In recent years, however, as stories about the bizarre or irrational become more acceptable as mainstream news, the sarcasm of the '70s is increasingly giving way to the realities of the '90s.

Whether due to public fascination with the gothic details of crime, or to a sales strategy by media marketers, the era of defining deviancy on Page 1 seems to be more pervasive. As a result, say experts, is that behavior that used to fall under the category of abnormal is becoming more normal.

"The constant coverage of deviancy tends to make weirdness seem normal," says Jean Bethke Elshstain of the University of Chicago Divinity School. "The remote, the forbidden, the mysterious just seem ordinary fare after awhile. That does strange things to the moral compass of a person or a society."

The murder of designer Gianni Versace allegedly by a gay prostitute, for example, set a new standard for instant exploration of a suspect's psyche. Between July 16 and July 29, two of the most respected newspapers in the country together ran more than 70 pieces on the story, almost half of those after alleged killer Andrew Cunanan's body was found. That makes the Cunanan story one of the biggest of the summer so far - admittedly a "slow news" time - rivaling or even eclipsing the budget deal, Senate hearings on campaign finance, and the expansion of NATO.

While the tabloidization of journalism is a well-worn phenomenon, critics say coverage of the lurid is going more upscale and up-page. "What's new is the instant delivery of the 'In Cold Blood' kind of tale," says William Powers, media critic of The New Republic. "That and the kind of play these stories get. The Washington Post played the recovery of Cunanan's body above the fold [on Page 1]. That was quite a decision for them."

The new journalism of deviancy delves quickly and deeply into motives, history, and methods. In the decade of computer downloading, nothing lies for long beyond the reach of camera or keyboard. No lightless tunnels of the subconscious, no dancing demons of the irrational, are today unexplored by the new Woodwards and Bernsteins of the dark side.

Just this spring, a host of aberrant-behavior stories had a lengthy shelf life.
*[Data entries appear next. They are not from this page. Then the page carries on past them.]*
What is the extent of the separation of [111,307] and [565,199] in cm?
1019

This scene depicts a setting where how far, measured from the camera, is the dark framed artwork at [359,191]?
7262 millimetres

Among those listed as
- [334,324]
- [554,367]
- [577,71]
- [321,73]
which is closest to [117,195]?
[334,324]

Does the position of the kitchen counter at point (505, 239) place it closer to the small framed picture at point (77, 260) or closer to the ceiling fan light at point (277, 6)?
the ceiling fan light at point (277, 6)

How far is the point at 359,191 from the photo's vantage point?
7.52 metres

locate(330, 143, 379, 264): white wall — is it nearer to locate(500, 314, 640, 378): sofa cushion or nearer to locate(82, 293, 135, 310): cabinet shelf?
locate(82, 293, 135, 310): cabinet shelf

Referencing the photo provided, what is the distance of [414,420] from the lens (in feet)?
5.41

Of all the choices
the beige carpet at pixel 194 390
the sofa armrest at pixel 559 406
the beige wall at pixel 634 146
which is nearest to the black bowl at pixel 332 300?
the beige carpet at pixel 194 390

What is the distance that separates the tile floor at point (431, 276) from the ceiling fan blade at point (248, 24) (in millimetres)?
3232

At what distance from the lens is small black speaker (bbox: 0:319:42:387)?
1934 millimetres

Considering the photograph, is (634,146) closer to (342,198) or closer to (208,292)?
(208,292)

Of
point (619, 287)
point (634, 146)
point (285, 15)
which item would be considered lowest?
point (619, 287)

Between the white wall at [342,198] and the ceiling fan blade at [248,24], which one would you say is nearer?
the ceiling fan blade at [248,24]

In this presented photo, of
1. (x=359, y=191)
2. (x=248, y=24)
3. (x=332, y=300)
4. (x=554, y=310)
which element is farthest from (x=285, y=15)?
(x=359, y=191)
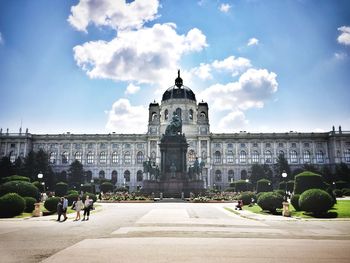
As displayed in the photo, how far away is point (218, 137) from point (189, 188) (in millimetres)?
59012

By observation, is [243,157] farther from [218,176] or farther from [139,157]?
[139,157]

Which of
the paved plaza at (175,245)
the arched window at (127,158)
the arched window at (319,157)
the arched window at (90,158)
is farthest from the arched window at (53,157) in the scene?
the paved plaza at (175,245)

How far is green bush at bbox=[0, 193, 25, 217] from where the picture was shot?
68.7 ft

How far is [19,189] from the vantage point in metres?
25.9

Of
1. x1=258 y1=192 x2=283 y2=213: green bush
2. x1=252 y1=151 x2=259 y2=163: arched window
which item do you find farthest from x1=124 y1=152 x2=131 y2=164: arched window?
x1=258 y1=192 x2=283 y2=213: green bush

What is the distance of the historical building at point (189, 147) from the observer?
3851 inches

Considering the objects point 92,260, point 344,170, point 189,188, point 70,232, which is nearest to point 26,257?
point 92,260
There's boxer Mike Tyson's chomp of champ Evander Holyfield's ear, a not-for-family video of sportscaster Frank Gifford, the mass suicide of a UFO-cult, and Bill Cosby's past dalliances.
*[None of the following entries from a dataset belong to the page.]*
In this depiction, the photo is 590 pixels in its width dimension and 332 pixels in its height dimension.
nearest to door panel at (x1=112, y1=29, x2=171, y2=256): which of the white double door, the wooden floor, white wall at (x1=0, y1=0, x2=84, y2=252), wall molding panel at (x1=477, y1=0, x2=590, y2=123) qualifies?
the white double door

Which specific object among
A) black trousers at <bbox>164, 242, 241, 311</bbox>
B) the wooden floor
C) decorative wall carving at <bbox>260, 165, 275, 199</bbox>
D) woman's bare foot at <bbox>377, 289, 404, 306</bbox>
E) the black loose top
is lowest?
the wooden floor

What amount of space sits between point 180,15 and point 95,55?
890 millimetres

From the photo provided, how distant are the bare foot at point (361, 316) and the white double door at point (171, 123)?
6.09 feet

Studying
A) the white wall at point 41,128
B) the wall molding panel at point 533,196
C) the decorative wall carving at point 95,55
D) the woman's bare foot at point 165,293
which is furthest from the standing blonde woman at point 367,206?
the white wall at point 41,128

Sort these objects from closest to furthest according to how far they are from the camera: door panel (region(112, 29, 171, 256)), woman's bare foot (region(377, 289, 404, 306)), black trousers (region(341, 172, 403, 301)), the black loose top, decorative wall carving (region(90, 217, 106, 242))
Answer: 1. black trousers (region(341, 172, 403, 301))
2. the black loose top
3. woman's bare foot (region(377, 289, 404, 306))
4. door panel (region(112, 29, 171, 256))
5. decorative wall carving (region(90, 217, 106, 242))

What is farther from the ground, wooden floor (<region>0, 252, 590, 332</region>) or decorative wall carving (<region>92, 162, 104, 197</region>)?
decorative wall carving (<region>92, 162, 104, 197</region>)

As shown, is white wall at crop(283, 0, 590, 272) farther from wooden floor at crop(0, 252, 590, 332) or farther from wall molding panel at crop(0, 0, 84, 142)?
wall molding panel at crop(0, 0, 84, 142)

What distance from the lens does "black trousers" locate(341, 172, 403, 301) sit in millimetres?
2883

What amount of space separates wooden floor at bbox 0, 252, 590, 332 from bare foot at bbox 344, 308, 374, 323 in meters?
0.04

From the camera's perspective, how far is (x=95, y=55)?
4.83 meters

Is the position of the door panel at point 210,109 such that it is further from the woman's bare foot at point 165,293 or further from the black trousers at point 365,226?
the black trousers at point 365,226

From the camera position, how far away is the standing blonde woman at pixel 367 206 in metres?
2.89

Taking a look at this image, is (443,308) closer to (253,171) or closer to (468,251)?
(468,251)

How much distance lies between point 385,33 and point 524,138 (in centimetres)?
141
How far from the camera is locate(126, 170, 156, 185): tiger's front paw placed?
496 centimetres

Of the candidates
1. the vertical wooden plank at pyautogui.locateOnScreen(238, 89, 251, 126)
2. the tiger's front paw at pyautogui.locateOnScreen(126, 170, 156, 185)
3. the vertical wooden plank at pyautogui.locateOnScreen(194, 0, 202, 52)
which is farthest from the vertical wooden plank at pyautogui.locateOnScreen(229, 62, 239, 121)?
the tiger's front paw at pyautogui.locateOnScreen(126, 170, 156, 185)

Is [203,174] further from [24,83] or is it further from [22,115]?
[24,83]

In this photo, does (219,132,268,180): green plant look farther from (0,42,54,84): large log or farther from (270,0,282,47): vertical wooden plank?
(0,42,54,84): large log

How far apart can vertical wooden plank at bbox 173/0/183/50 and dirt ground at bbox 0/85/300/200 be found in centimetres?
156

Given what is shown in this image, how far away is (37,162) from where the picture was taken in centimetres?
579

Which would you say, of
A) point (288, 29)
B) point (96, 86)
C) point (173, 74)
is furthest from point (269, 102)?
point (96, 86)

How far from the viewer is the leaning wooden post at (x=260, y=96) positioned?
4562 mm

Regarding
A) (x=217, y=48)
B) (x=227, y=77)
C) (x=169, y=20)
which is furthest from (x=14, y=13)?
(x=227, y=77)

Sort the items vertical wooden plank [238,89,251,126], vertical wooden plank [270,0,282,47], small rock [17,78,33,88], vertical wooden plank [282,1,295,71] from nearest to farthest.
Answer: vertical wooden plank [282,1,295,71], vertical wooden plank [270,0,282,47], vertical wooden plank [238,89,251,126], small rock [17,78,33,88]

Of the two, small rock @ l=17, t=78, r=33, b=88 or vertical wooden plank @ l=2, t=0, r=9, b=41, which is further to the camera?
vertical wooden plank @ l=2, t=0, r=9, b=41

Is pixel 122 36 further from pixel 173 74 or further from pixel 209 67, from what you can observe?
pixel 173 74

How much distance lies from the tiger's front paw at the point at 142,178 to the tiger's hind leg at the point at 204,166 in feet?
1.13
Partly, say experts, many journalists cut their teeth for two years producing the O.J. Simpson story - finding new angles of interest that they now apply in a post-O.J. media climate. (Some 1,449 pieces on Simpson ran on network news between 1994 and 1996 - making it the number 11 story of the decade.)
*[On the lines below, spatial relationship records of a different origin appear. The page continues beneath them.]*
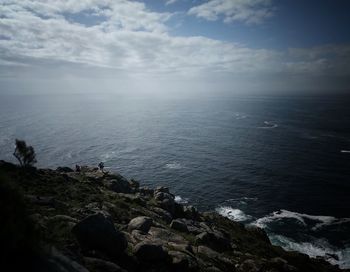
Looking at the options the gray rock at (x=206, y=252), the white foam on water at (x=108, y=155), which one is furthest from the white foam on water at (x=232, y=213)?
the white foam on water at (x=108, y=155)

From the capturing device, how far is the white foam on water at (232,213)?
7250 centimetres

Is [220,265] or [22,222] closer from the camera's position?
[22,222]

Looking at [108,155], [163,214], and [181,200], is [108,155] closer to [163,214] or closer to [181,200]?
[181,200]

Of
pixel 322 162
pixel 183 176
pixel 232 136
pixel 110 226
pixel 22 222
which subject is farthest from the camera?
pixel 232 136

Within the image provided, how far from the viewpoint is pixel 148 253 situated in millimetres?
20062

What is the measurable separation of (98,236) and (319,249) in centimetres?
5951

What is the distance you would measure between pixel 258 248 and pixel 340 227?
1433 inches

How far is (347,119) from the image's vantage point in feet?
653

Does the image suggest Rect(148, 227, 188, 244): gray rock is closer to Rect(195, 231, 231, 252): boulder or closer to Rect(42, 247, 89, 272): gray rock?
Rect(195, 231, 231, 252): boulder

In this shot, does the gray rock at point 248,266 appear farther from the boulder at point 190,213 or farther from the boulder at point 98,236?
the boulder at point 190,213

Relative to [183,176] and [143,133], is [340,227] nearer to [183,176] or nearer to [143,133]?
[183,176]

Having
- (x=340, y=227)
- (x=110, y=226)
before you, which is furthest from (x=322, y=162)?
(x=110, y=226)

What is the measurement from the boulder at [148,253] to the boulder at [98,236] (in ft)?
5.53

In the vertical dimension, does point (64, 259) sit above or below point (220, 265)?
above
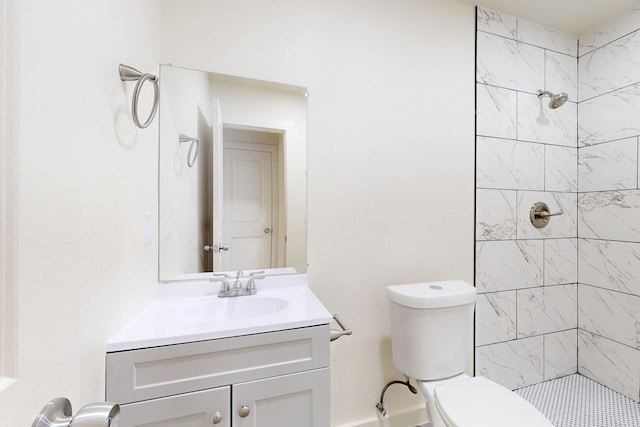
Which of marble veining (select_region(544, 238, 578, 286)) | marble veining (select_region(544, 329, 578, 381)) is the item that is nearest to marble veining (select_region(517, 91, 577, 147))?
marble veining (select_region(544, 238, 578, 286))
"The up-to-the-minute coverage of the aftermath of the Cunanan suicide reminded me of the white Bronco chase on the freeway," says Mark Crispin Miller of Johns Hopkins University. "People have always been fascinated by oddities and the forbidden, but this is a new level. Walter Cronkite wouldn't have done these stories, and his audience wouldn't have expected them."

Experts say the new journalism of deviancy is being driven by a number of factors. One is the perception of a news vacuum. The country is at peace. The times are fairly prosperous. In the post-cold-war era, no longer do countless stories of ideological conflict - the West versus the Communists - provide editors with an easy national cultural narrative. Nor, in a period when the upheavals brought by sexual permissiveness and protest familiar to baby-boomers is still being sorted out, is the lure of things off center waning.

And then there are ratings. Reports on complicated issues - the eat-your-spinach approach to news - is not a big seller. But compelling narratives about those who go over the edge - the fries and shake of the news business - does sell.

In this sense, the kind of tabloid TV found in newly popular shows like Jenny Jones, Jerry Springer, and Ricki Lake is changing the context of what is acceptable fare, even for the mainstream press. "Material that always had an audience in the tabloids is now becoming respectable," says Robert Lichter of the Center for Media and Public Affairs.

University of Virginia professor Mark Edmundson postulates a new "Culture of Gothic" - in which high journalism now discusses the meaning of deviancy as a clue to where society is going. Those sympathetic with the discourse of the deviant say the questions probe areas of criminal intent that used to be covered up and is thus helpful. Yet the repetition of such stories, say those unsympathetic, is not salutary for the health of society, particularly since the motive is often news sales rather than the unmasking of patterns of evil.

"What we get on the fly-in TV pieces on deviancy is no more sophisticated and nuanced than the three-headed fish people used to hear about in Medieval times," says Miller of Johns Hopkins.

"The national networks have figured out what local news always knew about ratings," says Dr. Lichter. If "you scare people enough, they tune in again tonight to find out if things are as bad as they were last night."

Between 1990 and 1992, the networks averaged about 100 murder stories a year, according to a new study by the Center for Media and Public Affairs. After the slayings, the number of reports tripled - to 350 a year.